All of the tested hybrid molecules, including the control WW, significantly reduced the toxicity of pre-formed Aβ42 fibrils in a dose-dependent manner. For example, 20-fold excess of WW, WGal, WGalNH2 and WGalNAc caused an increment in viability of cells, incubated with pre-aggregated Aβ42, of 19%, 60 ± 4%, 53 ± 5%, and 62.9 ± 2%, respectively (maximum effect, or Emax) (Fig. 10a and Supplementary Fig. 15). In agreement with the in vitro assays, in the cell-based assays WGalNAc gave the highest effect, with an EC50 of 2.3 µM. WW, WGal and WGalNH2 resulted in EC50 of 13, 3.2 and 2.7 µM, respectively (Fig. 10a, c and Supplementary Fig. 15a).

Similarly, when HEK-293 cells were exposed to pre-formed hAIPP fibrils, in the absence or presence of various doses of the hybrid molecules, cell viability was found to be increased proportionately to the dose of the hybrid molecules. 20-fold excess of WW, WGal, WGalNH2 and WGalNAc incremented the viability of 18 ± 5%, 61.7 ± 5%, 53 ± 5%, and 64 ± 4% respectively (maximum effect, or Emax) (Fig. 10b, d and Supplementary Fig. 15b).

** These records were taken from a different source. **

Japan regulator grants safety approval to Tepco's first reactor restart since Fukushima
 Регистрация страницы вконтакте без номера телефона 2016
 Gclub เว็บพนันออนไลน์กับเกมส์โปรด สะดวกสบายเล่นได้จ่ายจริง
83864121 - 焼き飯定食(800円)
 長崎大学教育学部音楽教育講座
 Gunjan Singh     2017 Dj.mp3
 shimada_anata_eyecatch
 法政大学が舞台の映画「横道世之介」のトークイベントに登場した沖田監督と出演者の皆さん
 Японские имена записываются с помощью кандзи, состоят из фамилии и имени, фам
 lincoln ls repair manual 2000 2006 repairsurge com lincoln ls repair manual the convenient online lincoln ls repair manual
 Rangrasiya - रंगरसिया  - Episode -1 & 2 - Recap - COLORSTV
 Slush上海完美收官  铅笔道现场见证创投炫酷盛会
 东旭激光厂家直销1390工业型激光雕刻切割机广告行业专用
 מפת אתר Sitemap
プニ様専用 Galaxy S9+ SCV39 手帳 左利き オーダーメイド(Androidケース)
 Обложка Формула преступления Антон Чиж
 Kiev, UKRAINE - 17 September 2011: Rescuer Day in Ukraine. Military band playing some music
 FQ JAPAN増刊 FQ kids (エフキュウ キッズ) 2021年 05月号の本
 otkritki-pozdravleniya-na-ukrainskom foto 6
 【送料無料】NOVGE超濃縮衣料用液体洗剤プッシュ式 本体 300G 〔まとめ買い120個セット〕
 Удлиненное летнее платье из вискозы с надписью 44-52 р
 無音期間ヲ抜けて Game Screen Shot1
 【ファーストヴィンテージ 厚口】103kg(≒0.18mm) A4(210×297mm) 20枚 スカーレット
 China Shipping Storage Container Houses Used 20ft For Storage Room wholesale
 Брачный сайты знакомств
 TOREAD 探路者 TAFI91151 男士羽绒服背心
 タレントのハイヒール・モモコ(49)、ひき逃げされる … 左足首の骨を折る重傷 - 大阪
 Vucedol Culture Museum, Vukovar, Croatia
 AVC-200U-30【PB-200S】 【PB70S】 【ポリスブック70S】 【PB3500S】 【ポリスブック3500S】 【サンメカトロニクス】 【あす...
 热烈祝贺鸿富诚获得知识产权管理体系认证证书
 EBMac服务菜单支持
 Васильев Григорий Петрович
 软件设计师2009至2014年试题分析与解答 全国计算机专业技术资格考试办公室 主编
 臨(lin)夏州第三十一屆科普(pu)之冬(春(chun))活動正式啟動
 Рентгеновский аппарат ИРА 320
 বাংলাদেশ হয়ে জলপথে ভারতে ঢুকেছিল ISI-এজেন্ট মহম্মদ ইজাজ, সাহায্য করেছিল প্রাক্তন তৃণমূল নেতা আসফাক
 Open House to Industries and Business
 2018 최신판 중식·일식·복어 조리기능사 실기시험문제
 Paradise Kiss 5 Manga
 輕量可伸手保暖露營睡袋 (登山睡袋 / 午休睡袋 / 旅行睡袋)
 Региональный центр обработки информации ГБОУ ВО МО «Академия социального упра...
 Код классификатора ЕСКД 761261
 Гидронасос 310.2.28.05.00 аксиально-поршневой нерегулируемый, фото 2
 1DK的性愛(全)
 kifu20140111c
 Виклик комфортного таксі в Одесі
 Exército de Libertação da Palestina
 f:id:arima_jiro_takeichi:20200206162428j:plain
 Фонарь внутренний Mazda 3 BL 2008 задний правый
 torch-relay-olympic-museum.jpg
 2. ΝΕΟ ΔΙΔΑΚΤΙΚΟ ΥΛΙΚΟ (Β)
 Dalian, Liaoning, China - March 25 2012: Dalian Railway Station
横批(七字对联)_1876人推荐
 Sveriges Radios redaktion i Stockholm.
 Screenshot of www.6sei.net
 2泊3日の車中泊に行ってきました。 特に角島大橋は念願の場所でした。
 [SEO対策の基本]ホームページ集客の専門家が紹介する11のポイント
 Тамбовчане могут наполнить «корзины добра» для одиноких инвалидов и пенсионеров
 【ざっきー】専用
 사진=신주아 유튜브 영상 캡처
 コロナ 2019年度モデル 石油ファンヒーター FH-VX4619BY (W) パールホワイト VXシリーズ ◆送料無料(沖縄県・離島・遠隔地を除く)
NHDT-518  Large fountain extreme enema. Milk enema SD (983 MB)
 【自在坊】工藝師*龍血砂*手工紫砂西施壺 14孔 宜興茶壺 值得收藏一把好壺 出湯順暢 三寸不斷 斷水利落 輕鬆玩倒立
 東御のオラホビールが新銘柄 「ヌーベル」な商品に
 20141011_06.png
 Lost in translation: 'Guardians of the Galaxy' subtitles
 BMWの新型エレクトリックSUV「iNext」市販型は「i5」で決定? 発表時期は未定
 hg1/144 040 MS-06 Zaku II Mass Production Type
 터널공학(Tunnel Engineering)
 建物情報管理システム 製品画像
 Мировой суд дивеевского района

The calculated EC50 was 10, 2.6, 2.3, and 2.1 µM, respectively (Fig. 10b, d and Supplementary Fig. 15b).

These results indicated that the hybrid molecules significantly reduced the cytotoxic effect induced by Aβ42 and hIAPP fibrils. WGalNAc was the most effective among them.

Discussion

In this work, we evaluated the potential of a new class of highly-soluble tryptophan-galactosylamine hybrid molecules to alter the progression of the aberrant aggregation of the disease-associated peptides Aβ42 and hIAPP, both in vitro and in mammalian cell lines.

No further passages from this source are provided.